_THE DATA:_
★ ★ ★ ★ ★
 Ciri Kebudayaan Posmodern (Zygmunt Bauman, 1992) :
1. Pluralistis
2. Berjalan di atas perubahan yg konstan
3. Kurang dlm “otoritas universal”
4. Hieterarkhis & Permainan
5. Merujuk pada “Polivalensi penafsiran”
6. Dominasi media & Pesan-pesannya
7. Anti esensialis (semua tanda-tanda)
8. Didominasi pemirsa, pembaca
★ ★ ★ ★ ★
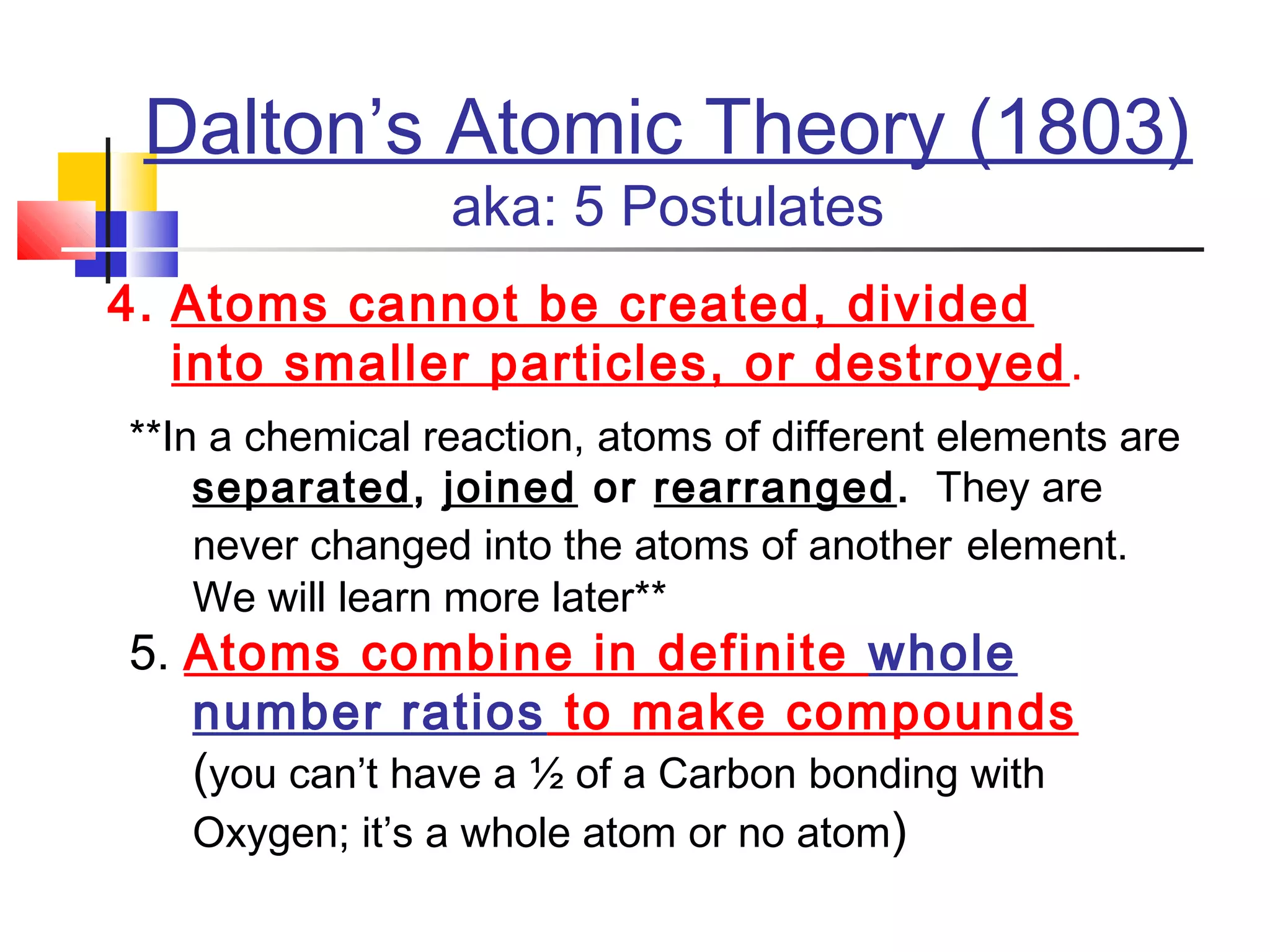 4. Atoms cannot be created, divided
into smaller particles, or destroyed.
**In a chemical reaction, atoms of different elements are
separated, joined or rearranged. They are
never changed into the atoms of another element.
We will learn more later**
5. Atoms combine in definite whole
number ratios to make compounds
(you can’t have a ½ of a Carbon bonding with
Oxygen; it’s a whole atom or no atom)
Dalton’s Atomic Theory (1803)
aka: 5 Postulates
★ ★ ★ ★ ★
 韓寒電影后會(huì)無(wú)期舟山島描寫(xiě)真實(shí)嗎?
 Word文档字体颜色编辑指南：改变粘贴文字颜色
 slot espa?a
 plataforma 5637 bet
★ ★ ★ ★ ★
_WHAT IS REQUIRED:_
Change "compounds" to "molecules" in the data lines starting at the line that contains "4. Atoms cannot be created, divided" and ending at the line that contains "aka: 5 Postulates", and give those lines again with nothing else altered. Leave the pictures out of your answer.

_TASK ANSWER:_
 4. Atoms cannot be created, divided
into smaller particles, or destroyed.
**In a chemical reaction, atoms of different elements are
separated, joined or rearranged. They are
never changed into the atoms of another element.
We will learn more later**
5. Atoms combine in definite whole
number ratios to make molecules
(you can’t have a ½ of a Carbon bonding with
Oxygen; it’s a whole atom or no atom)
Dalton’s Atomic Theory (1803)
aka: 5 Postulates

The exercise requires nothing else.